We can now grow four of the five species of Trichodesmium in the lab and use molecular genetic methods to study them. (See The Deeps of Time in the Depths of the Ocean) In collaboration with the U.S. Department of Energy’s Joint Genome Institute, we have sequenced the entire genome of one Trichodesmium species. These advances give scientists at WHOI and elsewhere the ability to uncover the genetic reasons for Trichodesmium’s success.

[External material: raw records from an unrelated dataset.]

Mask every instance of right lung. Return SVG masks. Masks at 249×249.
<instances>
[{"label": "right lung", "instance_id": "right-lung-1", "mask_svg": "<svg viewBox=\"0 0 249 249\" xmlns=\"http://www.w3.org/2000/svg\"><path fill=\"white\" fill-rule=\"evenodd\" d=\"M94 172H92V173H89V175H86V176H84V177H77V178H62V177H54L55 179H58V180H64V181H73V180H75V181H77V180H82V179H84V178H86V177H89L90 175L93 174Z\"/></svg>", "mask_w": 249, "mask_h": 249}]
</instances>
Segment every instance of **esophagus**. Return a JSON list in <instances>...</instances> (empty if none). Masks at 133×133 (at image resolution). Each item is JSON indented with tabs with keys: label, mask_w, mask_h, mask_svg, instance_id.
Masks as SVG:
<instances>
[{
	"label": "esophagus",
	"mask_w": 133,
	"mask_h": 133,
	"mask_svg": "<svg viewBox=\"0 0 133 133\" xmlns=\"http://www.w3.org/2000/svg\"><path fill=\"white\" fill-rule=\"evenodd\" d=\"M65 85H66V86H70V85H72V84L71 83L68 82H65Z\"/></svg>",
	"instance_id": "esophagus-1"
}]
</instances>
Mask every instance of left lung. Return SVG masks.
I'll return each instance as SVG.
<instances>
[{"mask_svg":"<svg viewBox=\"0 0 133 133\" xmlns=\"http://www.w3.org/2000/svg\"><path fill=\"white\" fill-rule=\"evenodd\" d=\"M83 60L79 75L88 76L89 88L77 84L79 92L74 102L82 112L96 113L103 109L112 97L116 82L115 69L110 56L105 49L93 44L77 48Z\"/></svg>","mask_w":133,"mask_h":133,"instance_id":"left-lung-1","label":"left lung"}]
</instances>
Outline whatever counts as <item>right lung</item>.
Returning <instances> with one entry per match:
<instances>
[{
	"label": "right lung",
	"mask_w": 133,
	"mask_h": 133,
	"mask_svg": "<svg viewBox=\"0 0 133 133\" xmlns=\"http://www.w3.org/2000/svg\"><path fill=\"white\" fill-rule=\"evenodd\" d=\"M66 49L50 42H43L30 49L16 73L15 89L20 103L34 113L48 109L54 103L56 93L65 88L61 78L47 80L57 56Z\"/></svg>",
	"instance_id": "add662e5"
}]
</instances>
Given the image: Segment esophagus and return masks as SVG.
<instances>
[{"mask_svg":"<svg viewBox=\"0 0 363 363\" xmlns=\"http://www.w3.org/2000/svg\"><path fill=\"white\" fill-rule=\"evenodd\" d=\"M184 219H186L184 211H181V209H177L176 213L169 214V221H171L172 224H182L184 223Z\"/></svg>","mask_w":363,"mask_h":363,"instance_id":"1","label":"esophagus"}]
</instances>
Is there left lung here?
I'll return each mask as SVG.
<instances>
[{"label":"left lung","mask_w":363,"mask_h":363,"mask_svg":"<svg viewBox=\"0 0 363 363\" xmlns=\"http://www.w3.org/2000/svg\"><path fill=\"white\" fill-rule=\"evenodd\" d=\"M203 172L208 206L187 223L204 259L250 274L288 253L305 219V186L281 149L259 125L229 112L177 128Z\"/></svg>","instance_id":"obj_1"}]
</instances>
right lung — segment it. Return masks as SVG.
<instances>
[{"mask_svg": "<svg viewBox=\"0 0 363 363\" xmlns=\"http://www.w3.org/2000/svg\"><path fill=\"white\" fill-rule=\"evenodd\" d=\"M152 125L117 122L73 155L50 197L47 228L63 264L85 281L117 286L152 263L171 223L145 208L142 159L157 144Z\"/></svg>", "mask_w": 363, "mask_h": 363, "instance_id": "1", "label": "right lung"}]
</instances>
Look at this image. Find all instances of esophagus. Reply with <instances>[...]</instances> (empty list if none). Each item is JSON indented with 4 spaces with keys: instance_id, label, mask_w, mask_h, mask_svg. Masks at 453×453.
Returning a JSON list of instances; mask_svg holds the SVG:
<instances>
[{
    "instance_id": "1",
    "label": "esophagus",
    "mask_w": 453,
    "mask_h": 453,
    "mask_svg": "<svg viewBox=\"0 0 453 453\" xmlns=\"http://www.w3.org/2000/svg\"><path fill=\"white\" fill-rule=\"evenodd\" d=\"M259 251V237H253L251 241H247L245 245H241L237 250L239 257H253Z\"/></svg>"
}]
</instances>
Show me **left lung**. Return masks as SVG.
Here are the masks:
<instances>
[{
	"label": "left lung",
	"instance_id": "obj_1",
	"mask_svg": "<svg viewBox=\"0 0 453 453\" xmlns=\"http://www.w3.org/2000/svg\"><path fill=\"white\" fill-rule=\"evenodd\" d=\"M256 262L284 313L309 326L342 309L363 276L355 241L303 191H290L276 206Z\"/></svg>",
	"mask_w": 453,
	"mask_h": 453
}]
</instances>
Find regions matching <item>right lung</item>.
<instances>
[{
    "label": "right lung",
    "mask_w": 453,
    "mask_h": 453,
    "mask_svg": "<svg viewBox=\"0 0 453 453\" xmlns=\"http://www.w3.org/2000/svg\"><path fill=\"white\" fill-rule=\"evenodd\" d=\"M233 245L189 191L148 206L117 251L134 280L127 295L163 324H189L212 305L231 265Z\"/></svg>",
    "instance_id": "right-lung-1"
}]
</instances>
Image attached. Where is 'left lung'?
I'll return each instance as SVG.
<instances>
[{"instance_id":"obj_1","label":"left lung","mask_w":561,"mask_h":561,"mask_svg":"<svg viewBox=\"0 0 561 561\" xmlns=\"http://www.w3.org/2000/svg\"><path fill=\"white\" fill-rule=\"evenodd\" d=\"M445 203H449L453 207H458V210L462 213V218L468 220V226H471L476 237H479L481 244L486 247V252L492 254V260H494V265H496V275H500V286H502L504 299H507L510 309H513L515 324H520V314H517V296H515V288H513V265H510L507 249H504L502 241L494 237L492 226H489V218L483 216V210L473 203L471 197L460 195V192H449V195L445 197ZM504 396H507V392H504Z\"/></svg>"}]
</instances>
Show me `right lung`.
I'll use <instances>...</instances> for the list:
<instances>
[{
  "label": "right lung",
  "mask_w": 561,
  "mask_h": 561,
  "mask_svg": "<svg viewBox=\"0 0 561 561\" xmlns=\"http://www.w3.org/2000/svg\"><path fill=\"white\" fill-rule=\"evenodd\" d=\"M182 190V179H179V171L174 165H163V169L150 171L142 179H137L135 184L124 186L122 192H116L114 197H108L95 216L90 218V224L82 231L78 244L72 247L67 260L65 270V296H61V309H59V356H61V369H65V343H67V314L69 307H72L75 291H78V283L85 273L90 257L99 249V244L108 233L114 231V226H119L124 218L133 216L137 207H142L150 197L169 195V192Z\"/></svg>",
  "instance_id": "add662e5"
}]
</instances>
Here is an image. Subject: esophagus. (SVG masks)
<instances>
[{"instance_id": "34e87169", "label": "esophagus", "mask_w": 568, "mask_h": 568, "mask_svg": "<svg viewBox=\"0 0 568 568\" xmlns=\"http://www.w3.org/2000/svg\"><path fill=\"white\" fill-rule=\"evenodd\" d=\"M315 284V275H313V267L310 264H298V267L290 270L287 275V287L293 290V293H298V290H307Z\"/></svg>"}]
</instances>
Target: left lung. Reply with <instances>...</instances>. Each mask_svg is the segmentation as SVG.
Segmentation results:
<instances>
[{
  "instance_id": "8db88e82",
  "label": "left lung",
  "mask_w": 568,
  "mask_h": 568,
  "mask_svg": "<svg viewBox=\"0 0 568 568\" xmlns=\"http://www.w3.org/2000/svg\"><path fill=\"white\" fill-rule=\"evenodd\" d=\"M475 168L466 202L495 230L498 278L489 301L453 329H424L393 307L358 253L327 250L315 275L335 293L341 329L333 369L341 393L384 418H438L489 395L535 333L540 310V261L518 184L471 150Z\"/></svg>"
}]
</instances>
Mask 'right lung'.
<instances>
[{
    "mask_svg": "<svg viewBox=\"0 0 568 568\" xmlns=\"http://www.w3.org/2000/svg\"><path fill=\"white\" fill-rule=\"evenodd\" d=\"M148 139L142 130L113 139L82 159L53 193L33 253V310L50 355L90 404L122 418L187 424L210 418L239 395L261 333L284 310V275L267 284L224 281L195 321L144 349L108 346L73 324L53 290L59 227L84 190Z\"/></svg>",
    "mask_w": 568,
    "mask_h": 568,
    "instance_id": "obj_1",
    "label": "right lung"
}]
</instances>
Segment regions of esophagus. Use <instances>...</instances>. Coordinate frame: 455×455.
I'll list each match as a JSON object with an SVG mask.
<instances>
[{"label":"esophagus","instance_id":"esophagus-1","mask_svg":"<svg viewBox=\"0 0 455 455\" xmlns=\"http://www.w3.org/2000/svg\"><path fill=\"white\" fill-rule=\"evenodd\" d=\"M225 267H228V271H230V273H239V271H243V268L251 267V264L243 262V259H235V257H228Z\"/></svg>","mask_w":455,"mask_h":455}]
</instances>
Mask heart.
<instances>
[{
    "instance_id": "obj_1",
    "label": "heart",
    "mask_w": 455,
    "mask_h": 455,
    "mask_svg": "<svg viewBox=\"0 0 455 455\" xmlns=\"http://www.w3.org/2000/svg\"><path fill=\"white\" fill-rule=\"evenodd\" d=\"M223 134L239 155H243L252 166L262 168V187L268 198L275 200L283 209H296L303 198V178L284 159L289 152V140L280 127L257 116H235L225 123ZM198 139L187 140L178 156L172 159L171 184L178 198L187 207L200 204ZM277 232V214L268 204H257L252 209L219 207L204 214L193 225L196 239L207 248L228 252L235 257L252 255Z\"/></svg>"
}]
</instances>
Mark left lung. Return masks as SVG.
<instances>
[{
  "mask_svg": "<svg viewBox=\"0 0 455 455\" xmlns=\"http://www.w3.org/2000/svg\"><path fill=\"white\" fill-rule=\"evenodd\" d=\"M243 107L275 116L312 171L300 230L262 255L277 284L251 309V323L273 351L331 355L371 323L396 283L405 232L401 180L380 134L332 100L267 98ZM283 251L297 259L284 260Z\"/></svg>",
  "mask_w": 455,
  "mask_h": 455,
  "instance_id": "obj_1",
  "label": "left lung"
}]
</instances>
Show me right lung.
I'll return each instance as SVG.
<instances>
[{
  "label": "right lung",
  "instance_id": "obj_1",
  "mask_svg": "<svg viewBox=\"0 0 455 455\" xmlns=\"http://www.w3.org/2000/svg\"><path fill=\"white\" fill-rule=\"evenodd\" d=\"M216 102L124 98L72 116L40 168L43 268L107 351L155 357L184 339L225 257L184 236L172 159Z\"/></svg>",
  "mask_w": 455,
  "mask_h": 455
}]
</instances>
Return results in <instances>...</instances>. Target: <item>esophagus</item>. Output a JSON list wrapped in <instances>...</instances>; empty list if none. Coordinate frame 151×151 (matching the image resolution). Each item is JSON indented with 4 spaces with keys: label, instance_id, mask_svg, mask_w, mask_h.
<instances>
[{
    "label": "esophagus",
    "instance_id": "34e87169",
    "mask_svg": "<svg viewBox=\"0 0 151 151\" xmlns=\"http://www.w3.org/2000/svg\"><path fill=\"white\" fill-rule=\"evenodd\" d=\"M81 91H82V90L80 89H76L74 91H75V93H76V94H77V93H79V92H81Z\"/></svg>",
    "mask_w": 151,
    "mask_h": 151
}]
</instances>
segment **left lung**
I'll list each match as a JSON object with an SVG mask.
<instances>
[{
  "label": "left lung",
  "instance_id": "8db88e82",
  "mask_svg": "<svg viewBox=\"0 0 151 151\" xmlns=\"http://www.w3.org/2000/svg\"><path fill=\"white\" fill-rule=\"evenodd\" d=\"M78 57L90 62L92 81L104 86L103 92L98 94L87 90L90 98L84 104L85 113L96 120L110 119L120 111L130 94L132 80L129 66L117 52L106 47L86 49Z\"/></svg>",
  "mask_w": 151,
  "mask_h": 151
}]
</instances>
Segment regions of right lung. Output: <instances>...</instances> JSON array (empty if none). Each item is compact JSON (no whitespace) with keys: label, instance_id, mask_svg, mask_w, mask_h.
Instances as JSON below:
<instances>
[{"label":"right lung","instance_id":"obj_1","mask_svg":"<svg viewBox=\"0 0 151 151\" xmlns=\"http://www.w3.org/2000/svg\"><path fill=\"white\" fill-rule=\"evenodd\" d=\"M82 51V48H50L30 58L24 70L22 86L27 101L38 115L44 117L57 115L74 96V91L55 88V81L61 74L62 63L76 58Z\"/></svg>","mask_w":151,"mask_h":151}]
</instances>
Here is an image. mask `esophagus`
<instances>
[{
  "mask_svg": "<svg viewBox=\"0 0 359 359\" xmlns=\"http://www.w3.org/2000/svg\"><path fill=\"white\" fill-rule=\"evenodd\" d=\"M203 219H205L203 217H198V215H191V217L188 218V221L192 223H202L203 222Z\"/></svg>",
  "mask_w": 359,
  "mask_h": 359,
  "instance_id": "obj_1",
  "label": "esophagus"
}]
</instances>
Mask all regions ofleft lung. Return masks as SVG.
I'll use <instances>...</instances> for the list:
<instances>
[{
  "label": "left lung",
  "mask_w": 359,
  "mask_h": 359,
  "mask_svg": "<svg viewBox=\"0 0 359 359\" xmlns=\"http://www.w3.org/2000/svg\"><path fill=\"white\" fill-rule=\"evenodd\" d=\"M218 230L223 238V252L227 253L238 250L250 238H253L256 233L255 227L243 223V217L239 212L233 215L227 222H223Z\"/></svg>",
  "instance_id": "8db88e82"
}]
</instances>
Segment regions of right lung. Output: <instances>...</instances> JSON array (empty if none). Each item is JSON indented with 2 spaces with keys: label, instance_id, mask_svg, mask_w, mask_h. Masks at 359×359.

We can also culture Synechococcus, and using molecular methods, scientists have found 12 distinct groupings, or clades, of marine Synechococcus, each approximately equal to a species. Scientists at the DOE’s Joint Genome Institute have already sequenced the genome of one type, and others will soon follow.
Scientists are examining the factors that control Synechococcus’s growth and distribution to understand more about their role in the ocean, especially in the food chain. Others are examining how Synechococcus coexists with a diverse and abundant group of cyanophages.
Even as we studied Synechococcus, new surprises awaited. In 1985 Robert Olson of WHOI and Sallie Chisholm of MIT discovered a second group of even smaller photosynthetic picoplankton in the Sargasso Sea, in the central North Atlantic Ocean. Olson took to sea, for the first time, an instrument that could count bacterial cells using fluorescence, the Flow Cytometer. The instrument led to the discovery of cyanobacteria ranging in size from 0.7 to 1.0 micrometers called Prochlorococcus.
It is our great fortune that these cyanobacteria can also be cultured in the lab. Scientists at MIT have assembled a collection of strains (cell lines) for Prochlorococcus collected from various places, while WHOI maintains collections for Synechococcus, Trichodesmium, and Crocosphaera, another recently discovered cyanobacterium. As a sort of lending library of cells, these two sites provide cultures for microbiologists all over the world to study.
Oceanographers measuring Prochlorococcus at sea have found it to be staggeringly abundant in central oceanic gyres, where it can reach concentrations in excess of 100,000 cells in a milliliter of seawater. It may represent fully half the total photosynthetic production in these waters. Rough calculations, based on the surface area of the oceans and the abundance and distribution of Synechococcus and Prochlorococcus, suggest that these are the two most abundant organisms on Planet Earth.
Discoveries about cyanobacteria continue. We recently isolated Crocosphaera, a new genus of dinitrogen-fixing cyanobacteria, from the tropical Atlantic and Pacific Oceans. Surprisingly these 2-to-4-micrometer cells, which might otherwise occur in vast areas of the ocean, are relegated to the tropics by a quirk in their physiology: They cannot grow at temperatures colder than 24°C (75°F)!
Scientists have also found Richelia, cyanobacteria with specialized cells for fixing dinitrogen that live inside single-celled marine plants, including some diatoms. (See Revealing the Ocean’s Invisible Abundance) With Richelia fixing dinitrogen for them, the diatoms form extensive blooms. Such symbiotic relationships between phytoplankton and dinitrogen-fixing cyanobacteria, once they can be successfully cultured, may be shown to play a significant role in the carbon and nitrogen cycles of the oceans.